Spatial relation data

BEGIN

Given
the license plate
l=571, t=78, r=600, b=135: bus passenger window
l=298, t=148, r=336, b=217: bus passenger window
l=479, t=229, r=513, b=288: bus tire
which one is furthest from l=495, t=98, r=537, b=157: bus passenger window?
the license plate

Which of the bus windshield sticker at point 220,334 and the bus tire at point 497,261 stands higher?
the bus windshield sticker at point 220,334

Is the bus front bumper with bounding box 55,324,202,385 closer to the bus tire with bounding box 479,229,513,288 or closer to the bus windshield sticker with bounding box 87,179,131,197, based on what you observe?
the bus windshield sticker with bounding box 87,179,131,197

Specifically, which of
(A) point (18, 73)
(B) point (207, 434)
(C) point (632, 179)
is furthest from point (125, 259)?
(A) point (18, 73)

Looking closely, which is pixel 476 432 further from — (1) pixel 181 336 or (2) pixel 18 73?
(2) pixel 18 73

END
BEGIN

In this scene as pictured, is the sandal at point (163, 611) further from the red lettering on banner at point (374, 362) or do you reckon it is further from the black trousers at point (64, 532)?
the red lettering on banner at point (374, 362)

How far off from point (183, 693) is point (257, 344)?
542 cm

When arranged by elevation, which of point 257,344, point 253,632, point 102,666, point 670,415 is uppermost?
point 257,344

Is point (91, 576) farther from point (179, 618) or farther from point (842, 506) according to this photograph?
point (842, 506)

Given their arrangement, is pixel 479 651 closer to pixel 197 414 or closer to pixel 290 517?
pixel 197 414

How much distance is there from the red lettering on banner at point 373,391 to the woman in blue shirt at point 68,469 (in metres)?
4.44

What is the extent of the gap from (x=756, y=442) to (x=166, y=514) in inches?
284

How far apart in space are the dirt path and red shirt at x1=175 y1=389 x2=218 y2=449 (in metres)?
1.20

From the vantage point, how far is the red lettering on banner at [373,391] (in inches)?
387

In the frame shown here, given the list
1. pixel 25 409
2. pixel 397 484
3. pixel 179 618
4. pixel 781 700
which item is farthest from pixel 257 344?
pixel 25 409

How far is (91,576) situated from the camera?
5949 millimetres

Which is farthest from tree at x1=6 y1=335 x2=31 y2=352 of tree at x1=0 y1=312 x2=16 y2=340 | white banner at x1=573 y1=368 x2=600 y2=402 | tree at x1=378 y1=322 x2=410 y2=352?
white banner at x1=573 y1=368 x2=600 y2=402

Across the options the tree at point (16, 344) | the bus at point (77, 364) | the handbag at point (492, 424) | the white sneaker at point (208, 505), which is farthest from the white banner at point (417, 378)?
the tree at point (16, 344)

END

_GOAL:_ Lay out the records from the line containing "From the vantage" through the line containing "5949 millimetres" as a JSON list of strings, one string per line and blank lines omitted.

_SOLUTION TO THIS PROBLEM:_
[
  "From the vantage point, how far is the red lettering on banner at [373,391] (in inches)?",
  "387",
  "In the frame shown here, given the list",
  "1. pixel 25 409",
  "2. pixel 397 484",
  "3. pixel 179 618",
  "4. pixel 781 700",
  "which item is farthest from pixel 257 344?",
  "pixel 25 409",
  "How far is (91,576) situated from the camera?",
  "5949 millimetres"
]